E o progressismo nas políticas públicas do Uruguai não é historicamente novo no país, tendo começado com o presidente José Batlle Ordoñez que foi presidente de 1903 até 1907 e de 1911 até 1915, a partir da instituição da separação entre Estado e Igreja (Estado laico), Estado de bem-estar social a partir da universalização da educação pública, sistema previdenciário e legislação trabalhista, sendo alcunhadas sob o Batllismo até hoje no debate político uruguaio. Porém, essa estabilidade política e convivência harmoniosa até mesmo entre opositores políticos no Uruguai, que poucos países além dele conseguem oferecer atualmente, pode estar em risco se o partido Cabildo Abierto que possui raízes na extrema direita, algum dia chegar ao poder.

O partido foi fundado em 2019 pelo general reformado Guido Manini Rios, após ser destituído do cargo de ex-comandante em chefe do Exército Uruguaio por críticas ao governo do então presidente de esquerda Tabaré Vazquez, e elegeu 3 senadores e 11 deputados nas eleições do mesmo ano(11,04% dos votos totais), conseguindo assim integrar o governo de Lacalle Pou a partir de 2 ministérios, o que rendeu críticas da população por propostas como revisão da legalização da cannabis, direitos LGBTQIA+ e outras pautas da atual direita conservadora, fazendo com que elegessem em 2024 apenas 2 deputados(1,8% dos votos). Contudo, mesmo com o partido perdendo relevância, é necessário com que, as empresas que mudaram parte de suas estruturas para o Uruguai por conta do livre trânsito que o Uruguai oferece como membro do Mercosul para as empresas que já estejam instaladas em países do bloco, além de todos os fatores estratégicos como localização geográfica, menor tributação, estabilidade e afins, estejam atentas às possíveis mudanças de paradigma no cenário político uruguaio, mesmo que improváveis de chegarem ao poder.

Por fim, é possível observar que o Uruguai é um país complexo e com diversas camadas políticas, apesar de se mostrar extremamente estável em comparação com o resto da América do Sul e da América Latina como um todo.

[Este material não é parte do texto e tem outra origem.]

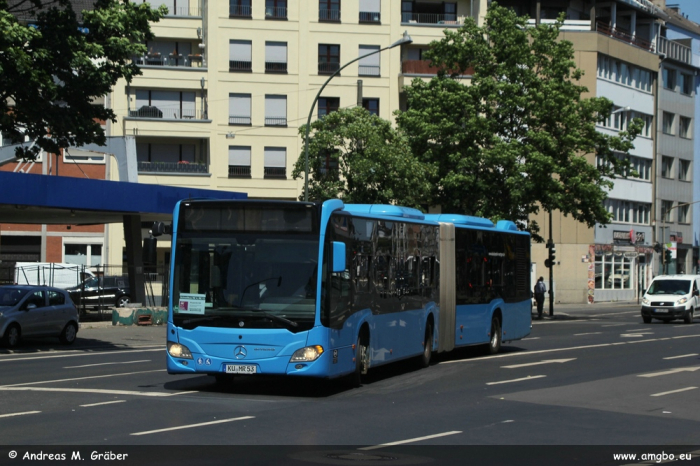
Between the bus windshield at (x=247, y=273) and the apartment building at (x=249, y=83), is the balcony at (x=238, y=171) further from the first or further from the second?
the bus windshield at (x=247, y=273)

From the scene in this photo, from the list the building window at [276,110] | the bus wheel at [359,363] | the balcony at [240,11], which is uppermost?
the balcony at [240,11]

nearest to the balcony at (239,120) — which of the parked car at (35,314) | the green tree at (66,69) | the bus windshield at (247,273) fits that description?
the parked car at (35,314)

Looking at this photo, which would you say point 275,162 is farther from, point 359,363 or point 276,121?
point 359,363

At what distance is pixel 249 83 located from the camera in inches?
2388

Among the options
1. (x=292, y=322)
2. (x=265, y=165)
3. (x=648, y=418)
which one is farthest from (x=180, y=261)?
(x=265, y=165)

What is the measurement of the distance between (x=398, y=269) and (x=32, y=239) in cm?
4446

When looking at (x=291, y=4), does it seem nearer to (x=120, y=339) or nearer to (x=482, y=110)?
(x=482, y=110)

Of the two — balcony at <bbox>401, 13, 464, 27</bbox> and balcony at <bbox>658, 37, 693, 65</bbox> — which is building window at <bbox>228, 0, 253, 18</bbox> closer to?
balcony at <bbox>401, 13, 464, 27</bbox>

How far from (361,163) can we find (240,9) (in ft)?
81.6

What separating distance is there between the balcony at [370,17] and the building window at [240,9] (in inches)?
269

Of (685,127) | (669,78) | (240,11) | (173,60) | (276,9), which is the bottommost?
(685,127)

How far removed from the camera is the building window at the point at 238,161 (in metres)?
60.3

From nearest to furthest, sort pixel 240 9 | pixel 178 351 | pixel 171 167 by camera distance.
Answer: pixel 178 351 < pixel 171 167 < pixel 240 9

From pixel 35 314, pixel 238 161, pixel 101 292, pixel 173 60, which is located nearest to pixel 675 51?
pixel 238 161
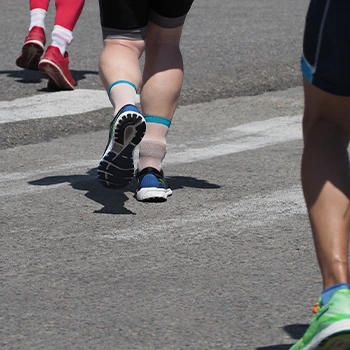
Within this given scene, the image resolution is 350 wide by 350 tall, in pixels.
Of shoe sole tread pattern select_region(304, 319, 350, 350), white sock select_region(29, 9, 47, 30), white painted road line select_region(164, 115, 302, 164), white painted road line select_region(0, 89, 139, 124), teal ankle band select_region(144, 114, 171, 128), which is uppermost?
shoe sole tread pattern select_region(304, 319, 350, 350)

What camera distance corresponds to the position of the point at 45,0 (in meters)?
7.84

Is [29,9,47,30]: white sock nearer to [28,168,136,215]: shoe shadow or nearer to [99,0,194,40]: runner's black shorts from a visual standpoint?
[28,168,136,215]: shoe shadow

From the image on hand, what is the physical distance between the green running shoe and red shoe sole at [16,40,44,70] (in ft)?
17.2

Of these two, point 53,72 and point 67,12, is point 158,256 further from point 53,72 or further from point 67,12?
point 67,12

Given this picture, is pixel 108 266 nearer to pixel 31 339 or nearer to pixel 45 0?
pixel 31 339

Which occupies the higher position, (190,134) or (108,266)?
(108,266)

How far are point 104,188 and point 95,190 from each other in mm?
63

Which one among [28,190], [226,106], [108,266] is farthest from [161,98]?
[226,106]

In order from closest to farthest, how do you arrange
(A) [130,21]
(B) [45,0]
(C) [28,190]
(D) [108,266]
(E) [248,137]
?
(D) [108,266], (A) [130,21], (C) [28,190], (E) [248,137], (B) [45,0]

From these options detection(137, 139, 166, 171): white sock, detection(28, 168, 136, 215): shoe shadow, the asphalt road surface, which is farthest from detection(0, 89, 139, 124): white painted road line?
detection(137, 139, 166, 171): white sock

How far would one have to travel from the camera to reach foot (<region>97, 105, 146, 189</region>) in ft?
13.8

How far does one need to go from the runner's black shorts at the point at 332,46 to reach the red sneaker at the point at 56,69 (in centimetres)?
453

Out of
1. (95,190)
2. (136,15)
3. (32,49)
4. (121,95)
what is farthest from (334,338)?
(32,49)

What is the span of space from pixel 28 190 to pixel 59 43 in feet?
8.63
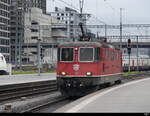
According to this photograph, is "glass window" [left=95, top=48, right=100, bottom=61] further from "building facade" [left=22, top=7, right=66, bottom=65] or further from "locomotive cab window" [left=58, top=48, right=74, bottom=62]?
"building facade" [left=22, top=7, right=66, bottom=65]

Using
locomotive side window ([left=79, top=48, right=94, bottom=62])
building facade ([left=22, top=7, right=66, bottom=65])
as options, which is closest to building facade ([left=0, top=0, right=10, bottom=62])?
building facade ([left=22, top=7, right=66, bottom=65])

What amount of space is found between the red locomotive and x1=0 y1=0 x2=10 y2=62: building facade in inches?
2933

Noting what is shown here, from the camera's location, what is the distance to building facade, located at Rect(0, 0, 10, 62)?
95.0 m

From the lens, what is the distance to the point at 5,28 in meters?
97.3

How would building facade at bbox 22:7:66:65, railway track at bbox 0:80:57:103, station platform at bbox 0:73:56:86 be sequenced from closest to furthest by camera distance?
railway track at bbox 0:80:57:103 → station platform at bbox 0:73:56:86 → building facade at bbox 22:7:66:65

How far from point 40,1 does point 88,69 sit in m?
95.3

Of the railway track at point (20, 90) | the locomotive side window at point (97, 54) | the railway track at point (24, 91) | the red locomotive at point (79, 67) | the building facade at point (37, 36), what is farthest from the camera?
the building facade at point (37, 36)

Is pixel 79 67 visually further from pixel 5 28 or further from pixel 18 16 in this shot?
pixel 18 16

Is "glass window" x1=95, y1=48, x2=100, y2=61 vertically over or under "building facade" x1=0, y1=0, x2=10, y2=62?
under

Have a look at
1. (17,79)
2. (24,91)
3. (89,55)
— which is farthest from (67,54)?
(17,79)

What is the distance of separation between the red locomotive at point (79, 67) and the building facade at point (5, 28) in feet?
244

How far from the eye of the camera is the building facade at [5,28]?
95.0 meters

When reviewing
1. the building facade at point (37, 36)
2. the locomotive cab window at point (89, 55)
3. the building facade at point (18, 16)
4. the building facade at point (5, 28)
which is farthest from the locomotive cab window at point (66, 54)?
the building facade at point (37, 36)

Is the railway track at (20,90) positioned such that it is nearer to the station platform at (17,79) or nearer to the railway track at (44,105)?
the station platform at (17,79)
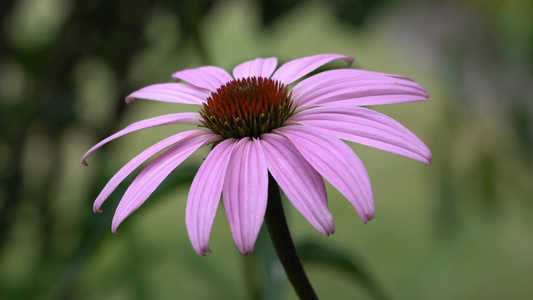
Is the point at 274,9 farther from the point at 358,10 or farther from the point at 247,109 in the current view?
the point at 247,109

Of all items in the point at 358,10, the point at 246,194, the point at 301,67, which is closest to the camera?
the point at 246,194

Com isso, é um país que o Brasil deveria usar mais de exemplo para atingir objetivos políticos nacionais, mesmo que se tenham apenas pouco menos de 3,4 milhões de habitantes por lá. Além do mais, a sociedade civil deveria também ter mais olhos para o paisito, por ser um país vizinho e por compartilhar de semelhanças históricas e culturais com o Brasil. Logo, o Uruguai é um país que deveria ser mais bem visto por todas as perspectivas da sociedade brasileira.